125. 第 125 章 无法治愈的老年
作者:张佳音      更新:2023-08-23 19:16      字数:7516
  赵柯家的客人们离开,全村的关注度便迅速回到没剩几天的选举大会。

  赵新山回来的第二天,就向全村公布了今年选举的规则,并且传达了公社对他以及赵村儿大队选举不规范的批评。

  普通社员们没想太多,随便大队咋安排选举,反正他们在选举中的作用也不是特别的大。

  成年人就一人一票而已嘛,一般一票定生死的情况,少之又少,大家就是重在参与。

  不过他们有一个比较关注的事儿,就是——赵柯选啥。

  之前大伙儿一直猜测,赵柯在大队的威望,有可能会选上大队长。

  现在,候选人在固定职位竞选,那赵柯竞会竞选大队长吗?

  尤其,许副队长为了许诚,不参选,也没少明里暗里地打招呼,但赵柯完全没有任何动静,平时该咋地还咋地,就显得许副队长和许诚有点儿……稳不住。

  大家伙儿私底下没少议论这事儿。

  在固定的职位上竞选,最高兴的就是许副队长和许诚,因为这样,许诚选上的概率蹭地一下子就上去了,几乎可以说是稳。

  赵村儿社员们的想法,赵柯选大队长,虽然年轻,但是肯定比许诚选副队长更有说服力。

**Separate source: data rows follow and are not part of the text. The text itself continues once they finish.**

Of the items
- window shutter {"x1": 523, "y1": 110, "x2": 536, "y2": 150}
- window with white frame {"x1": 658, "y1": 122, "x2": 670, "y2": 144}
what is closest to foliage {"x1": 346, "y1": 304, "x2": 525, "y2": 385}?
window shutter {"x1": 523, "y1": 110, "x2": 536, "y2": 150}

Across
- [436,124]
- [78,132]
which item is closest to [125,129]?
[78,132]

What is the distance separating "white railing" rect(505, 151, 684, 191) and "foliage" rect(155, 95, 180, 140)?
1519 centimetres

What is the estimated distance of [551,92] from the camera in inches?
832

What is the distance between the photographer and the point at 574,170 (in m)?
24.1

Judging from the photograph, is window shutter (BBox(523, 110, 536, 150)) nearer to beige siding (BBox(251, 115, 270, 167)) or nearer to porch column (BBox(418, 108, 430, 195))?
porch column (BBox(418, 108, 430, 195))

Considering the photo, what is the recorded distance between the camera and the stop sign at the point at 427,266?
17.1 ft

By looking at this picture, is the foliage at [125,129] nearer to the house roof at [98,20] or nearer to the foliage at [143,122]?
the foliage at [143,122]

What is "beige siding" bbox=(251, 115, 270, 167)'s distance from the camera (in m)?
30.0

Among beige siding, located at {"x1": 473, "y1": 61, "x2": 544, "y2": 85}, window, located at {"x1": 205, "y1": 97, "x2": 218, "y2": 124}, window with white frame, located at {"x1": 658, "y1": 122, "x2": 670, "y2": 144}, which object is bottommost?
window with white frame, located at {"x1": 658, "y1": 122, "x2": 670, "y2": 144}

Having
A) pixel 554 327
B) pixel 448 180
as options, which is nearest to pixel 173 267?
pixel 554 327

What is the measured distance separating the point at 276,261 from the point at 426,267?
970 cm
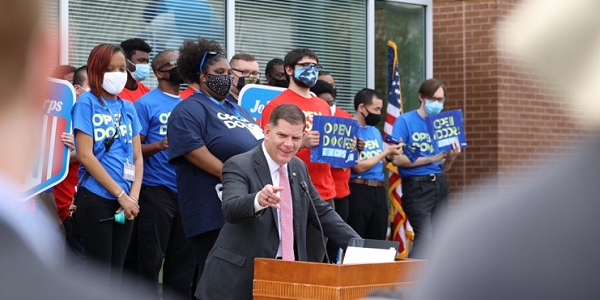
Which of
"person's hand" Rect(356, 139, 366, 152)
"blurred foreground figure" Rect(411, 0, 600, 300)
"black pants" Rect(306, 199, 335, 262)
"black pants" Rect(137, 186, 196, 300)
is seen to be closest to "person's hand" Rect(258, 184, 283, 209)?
"black pants" Rect(306, 199, 335, 262)

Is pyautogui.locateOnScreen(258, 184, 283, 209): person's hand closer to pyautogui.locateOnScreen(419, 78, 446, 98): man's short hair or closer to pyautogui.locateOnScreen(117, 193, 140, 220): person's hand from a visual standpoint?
pyautogui.locateOnScreen(117, 193, 140, 220): person's hand

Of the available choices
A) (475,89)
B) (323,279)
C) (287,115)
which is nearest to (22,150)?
(323,279)

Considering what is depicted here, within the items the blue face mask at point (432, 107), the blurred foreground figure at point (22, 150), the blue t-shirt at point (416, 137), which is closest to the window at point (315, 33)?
the blue t-shirt at point (416, 137)

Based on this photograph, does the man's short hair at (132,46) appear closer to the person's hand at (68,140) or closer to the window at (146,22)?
the window at (146,22)

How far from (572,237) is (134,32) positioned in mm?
9342

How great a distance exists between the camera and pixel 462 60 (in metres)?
13.4

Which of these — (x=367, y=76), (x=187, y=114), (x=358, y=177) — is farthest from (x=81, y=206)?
(x=367, y=76)

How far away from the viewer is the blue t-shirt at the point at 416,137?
10016 millimetres

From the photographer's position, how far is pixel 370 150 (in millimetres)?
9469

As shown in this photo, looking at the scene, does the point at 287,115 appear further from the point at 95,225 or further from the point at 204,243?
the point at 95,225

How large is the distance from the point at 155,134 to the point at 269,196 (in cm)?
279

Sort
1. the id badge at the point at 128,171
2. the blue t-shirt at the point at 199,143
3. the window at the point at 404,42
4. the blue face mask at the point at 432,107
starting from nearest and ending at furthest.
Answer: the blue t-shirt at the point at 199,143 → the id badge at the point at 128,171 → the blue face mask at the point at 432,107 → the window at the point at 404,42

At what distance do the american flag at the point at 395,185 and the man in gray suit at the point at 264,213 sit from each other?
5.35 meters

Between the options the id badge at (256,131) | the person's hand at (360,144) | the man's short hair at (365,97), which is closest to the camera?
the id badge at (256,131)
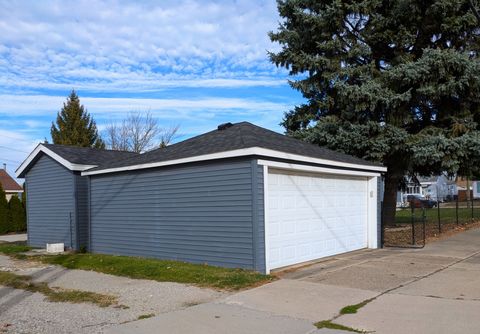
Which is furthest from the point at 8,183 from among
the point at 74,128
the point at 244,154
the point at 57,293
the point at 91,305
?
the point at 91,305

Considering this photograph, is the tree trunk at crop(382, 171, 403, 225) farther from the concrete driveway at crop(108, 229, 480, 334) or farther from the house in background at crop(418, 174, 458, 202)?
the house in background at crop(418, 174, 458, 202)

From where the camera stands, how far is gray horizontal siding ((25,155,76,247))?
1659 cm

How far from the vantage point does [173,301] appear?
8.20 m

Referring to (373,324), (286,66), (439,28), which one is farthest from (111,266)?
(439,28)

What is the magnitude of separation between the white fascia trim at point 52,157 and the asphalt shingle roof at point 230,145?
5.11 feet

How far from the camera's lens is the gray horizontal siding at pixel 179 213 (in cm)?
1072

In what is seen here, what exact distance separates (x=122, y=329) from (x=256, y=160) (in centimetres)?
481

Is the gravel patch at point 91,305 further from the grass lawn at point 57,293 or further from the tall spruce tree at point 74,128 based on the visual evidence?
the tall spruce tree at point 74,128

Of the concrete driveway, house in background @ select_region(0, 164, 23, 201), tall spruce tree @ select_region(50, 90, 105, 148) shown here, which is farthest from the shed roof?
house in background @ select_region(0, 164, 23, 201)

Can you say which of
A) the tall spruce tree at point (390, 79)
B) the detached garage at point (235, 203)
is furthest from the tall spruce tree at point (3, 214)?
the tall spruce tree at point (390, 79)

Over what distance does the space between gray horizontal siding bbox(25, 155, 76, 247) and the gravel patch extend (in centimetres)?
575

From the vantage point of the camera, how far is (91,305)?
8109 millimetres

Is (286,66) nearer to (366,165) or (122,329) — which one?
(366,165)

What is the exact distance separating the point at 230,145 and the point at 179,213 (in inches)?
89.8
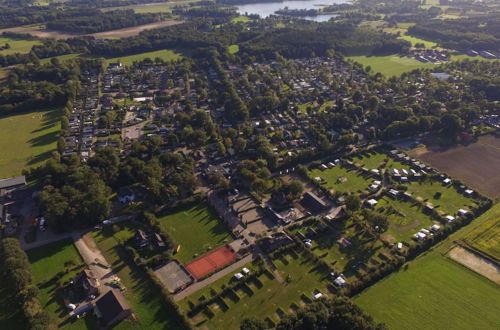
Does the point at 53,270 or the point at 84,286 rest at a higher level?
the point at 53,270

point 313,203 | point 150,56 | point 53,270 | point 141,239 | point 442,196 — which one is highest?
point 150,56

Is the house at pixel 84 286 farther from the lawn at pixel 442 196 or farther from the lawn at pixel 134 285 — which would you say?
the lawn at pixel 442 196

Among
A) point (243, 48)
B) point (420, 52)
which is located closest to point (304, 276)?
point (243, 48)

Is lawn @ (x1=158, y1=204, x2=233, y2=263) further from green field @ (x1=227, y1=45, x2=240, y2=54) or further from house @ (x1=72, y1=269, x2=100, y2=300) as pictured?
green field @ (x1=227, y1=45, x2=240, y2=54)

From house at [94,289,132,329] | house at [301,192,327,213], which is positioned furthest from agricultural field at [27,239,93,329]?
house at [301,192,327,213]

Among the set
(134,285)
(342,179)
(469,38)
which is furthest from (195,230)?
(469,38)

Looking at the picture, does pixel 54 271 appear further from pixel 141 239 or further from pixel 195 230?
pixel 195 230

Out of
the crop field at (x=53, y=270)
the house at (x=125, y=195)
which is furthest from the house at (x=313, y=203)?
the crop field at (x=53, y=270)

  许诚这完全就是他爹推上去的,能力吧……他算是赵村儿不错的青年,比上不足比下有余。

  但赵柯又太亮眼,这个不足,就大了点儿。

  而且,许诚也没为赵村儿大队做出什么有力的贡献。

  另外,村里人也在悄悄说大队长,会不会是为了大队长的位置稳固,所以这个选举的规则才像个儿戏似的,变来变去。

  这些风言风语,有些传到了当事人的耳朵里,有些完全屏蔽当事人。

  赵新山了解了赵柯的想法,心里的石头也放下了,只要社员们的议论不太过分,就没管。

  真要说他啥,那也是他该受,不如坦坦荡荡的。

  另一个职位稳妥的是牛会计,也稳稳当当地该干啥干啥。

  赵柯一个人,除了抽空教大家学开四轮车,就整天待在大队办公室里写写画画,做计划和各种安排。

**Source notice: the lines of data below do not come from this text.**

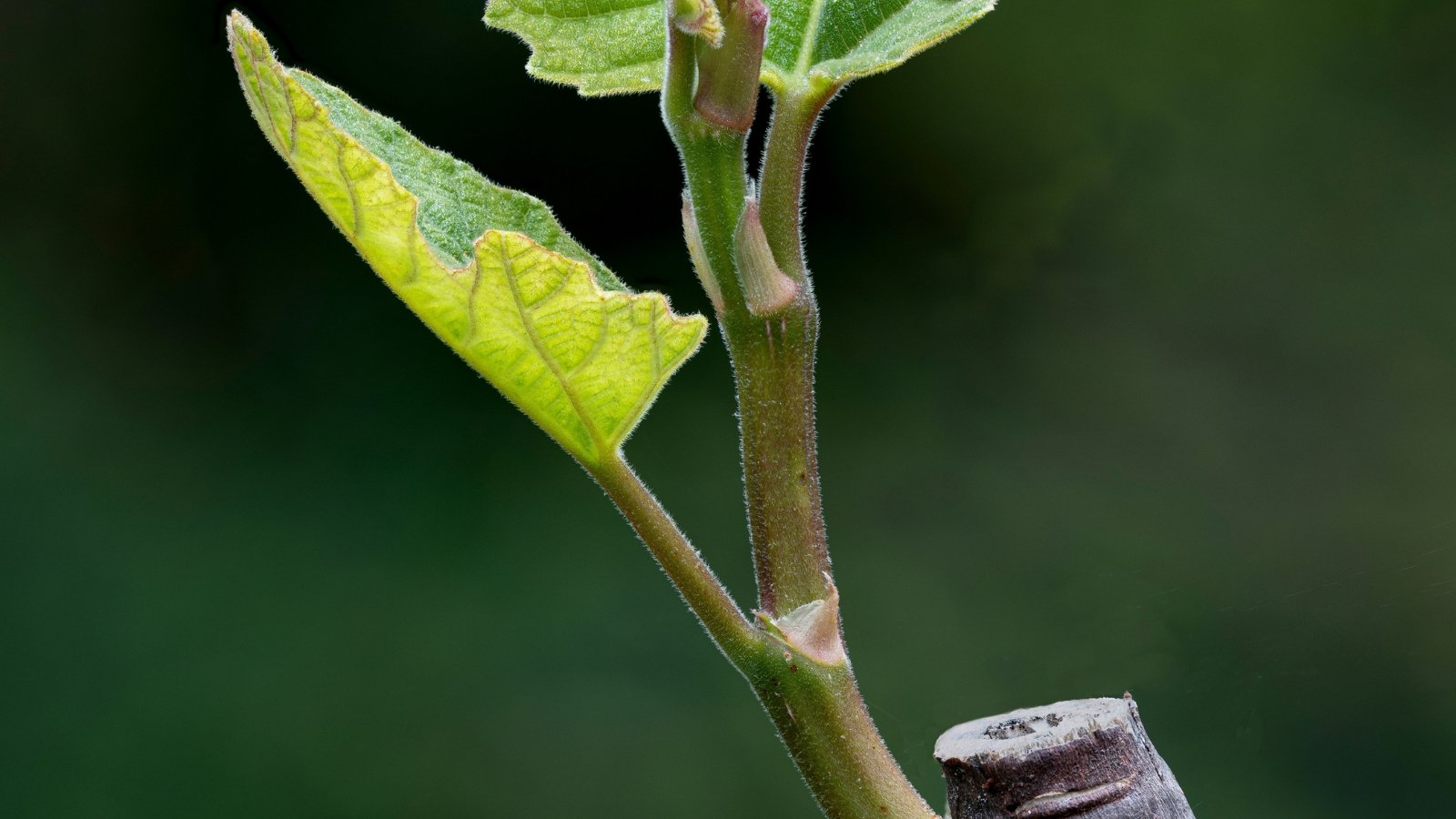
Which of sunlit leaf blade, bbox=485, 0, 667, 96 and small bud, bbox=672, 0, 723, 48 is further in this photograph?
sunlit leaf blade, bbox=485, 0, 667, 96

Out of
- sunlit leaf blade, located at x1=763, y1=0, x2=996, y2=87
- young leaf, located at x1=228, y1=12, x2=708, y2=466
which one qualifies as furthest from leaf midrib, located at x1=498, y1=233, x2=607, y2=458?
sunlit leaf blade, located at x1=763, y1=0, x2=996, y2=87

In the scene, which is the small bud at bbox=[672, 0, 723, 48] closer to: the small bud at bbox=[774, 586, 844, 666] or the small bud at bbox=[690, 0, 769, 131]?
the small bud at bbox=[690, 0, 769, 131]

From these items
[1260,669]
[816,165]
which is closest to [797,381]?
[1260,669]

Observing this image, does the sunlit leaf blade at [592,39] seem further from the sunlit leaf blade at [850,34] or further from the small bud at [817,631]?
the small bud at [817,631]

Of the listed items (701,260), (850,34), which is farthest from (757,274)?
(850,34)

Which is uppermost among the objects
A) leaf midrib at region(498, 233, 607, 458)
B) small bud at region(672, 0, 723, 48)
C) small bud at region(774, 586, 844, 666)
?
small bud at region(672, 0, 723, 48)

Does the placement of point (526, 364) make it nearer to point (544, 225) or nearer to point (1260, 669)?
point (544, 225)

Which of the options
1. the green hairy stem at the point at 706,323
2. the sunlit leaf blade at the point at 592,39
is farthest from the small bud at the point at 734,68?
the sunlit leaf blade at the point at 592,39
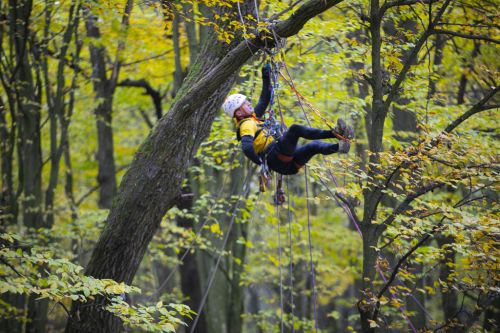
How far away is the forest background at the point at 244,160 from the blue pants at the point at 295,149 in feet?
1.53

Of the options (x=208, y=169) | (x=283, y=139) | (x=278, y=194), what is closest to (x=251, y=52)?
(x=283, y=139)

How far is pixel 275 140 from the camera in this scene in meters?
4.96

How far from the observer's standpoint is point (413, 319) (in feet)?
32.2

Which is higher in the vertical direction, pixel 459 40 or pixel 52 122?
pixel 459 40

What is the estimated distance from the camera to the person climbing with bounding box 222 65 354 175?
13.9 ft

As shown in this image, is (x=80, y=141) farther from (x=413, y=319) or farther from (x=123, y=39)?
(x=413, y=319)

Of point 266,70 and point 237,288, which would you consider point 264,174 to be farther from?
point 237,288

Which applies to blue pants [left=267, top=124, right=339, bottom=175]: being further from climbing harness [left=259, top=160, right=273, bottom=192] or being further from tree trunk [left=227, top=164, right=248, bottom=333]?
tree trunk [left=227, top=164, right=248, bottom=333]

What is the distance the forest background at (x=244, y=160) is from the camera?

  那么多猪抓回来,目前还是散养,大队的路还没修完就得暂时搁置,先盖出养猪场来。

  傅杭从省城回来,就带着社员尝试做一些四轮拖拉机能带的农用机器,先紧着要用的,比如犁、翻地机、打埂打垄的机子、播种机……

  冬天的时候,傅杭和林海洋为手扶拖拉机研究过,也做出过成品,现在是调整尺寸,做更符合四轮拖拉机大小的工具。

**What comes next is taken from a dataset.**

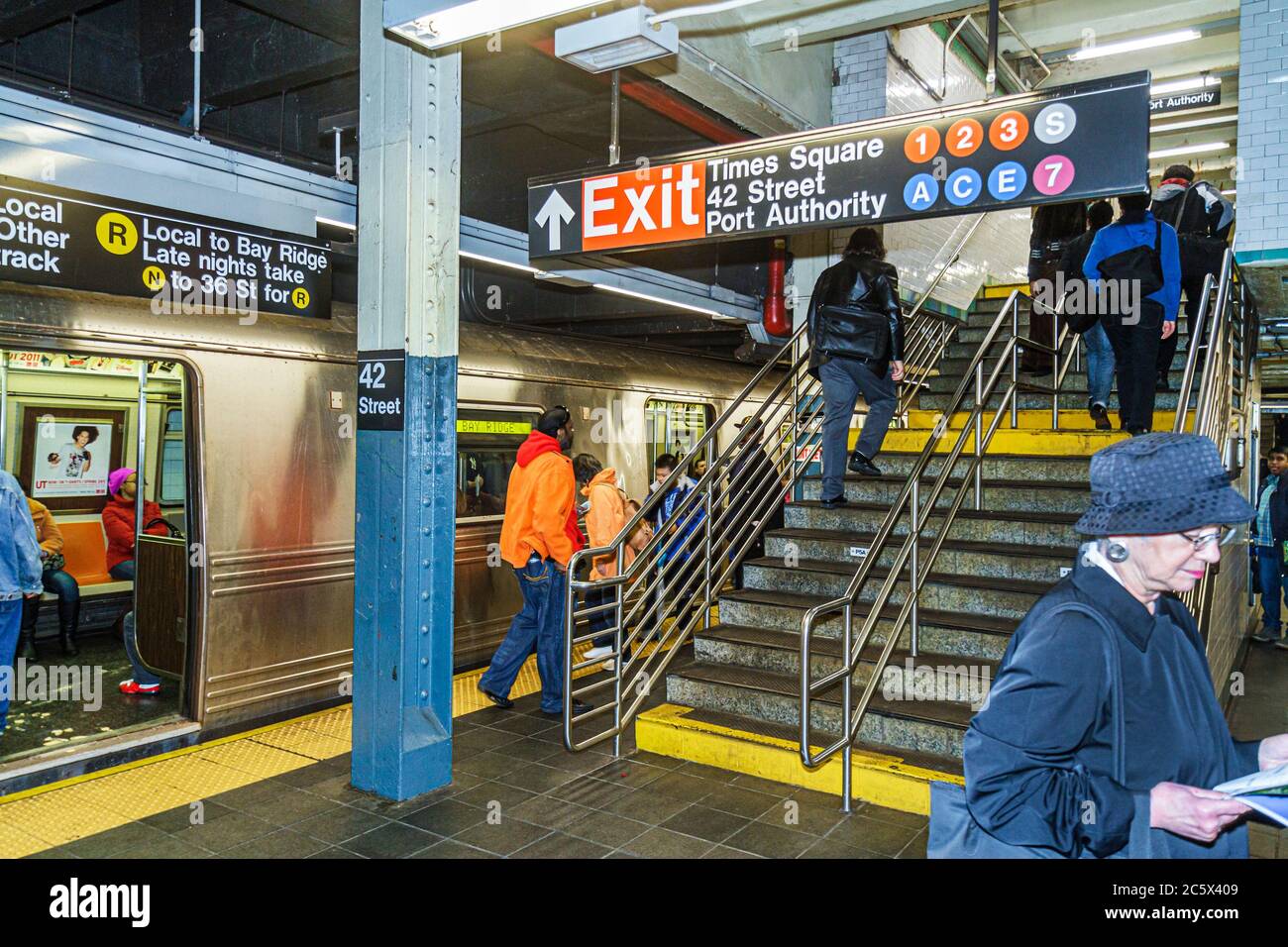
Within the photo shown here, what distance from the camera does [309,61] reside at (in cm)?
578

  木制的使用强度,还是差很多,但他们现在条件就这样儿,只能对付着,为了针对损耗严重的问题,尽量多做一些。

  养猪培训的事儿,也公布了。

  不少人到大队办来打听选谁去,赵柯推到选举之后再公布选法儿。

  然后就是承包酸菜厂的事儿。

  砖房和土坯房,按理说,就是墙体材料的区别,但是公社要求提供酸菜厂的图纸,公社同意之后才能盖。

  赵柯安排给了刘兴学和邓海信,学一冬了,考验他们的时候到了。

  现在他们大队承包酸菜厂,也没必要急着送砖出去收钱了,主要也没工夫,等到春耕结束,抽出时间,让拖拉机多跑一跑。

  还有些别的事儿,都得等春耕结束再说。

  桩桩件件,全都得理顺了,不然到时候撞架,什么都耽误。

  赵柯是脑子和手、嘴忙,社员们是体力劳动忙,其实这么忙,大家也没那么多闲工夫和精力说闲话。

  赵新山不管大家的议论,也有这方面的原因,权当他们在放松,要不太累太紧。

  而赵柯忙了,安排差不多,去找赵芸芸,“我回来这两天,怎么都没见你?”

  赵芸芸爱答不理,“你的好朋友那么多,我这个村子里的糟糠之友,哪好意思凑到你跟前去献丑。”

  糟糠之友是什么东西?

  赵柯哭笑不得,“你又闹脾气?”

  “谁闹脾气?”赵芸芸怪声怪调,“我只是明白了,这人长大了,小时候的友情就没了~”

  赵柯过去搂她的肩膀,“谁的友情没了?”

  “别碰我。”

  赵柯两只手臂一起搂紧,哄她:“咱们俩可不止是友情,那是打断骨头连着筋的姐妹,一般的友情能比得了吗?是不是,芸芸姐?”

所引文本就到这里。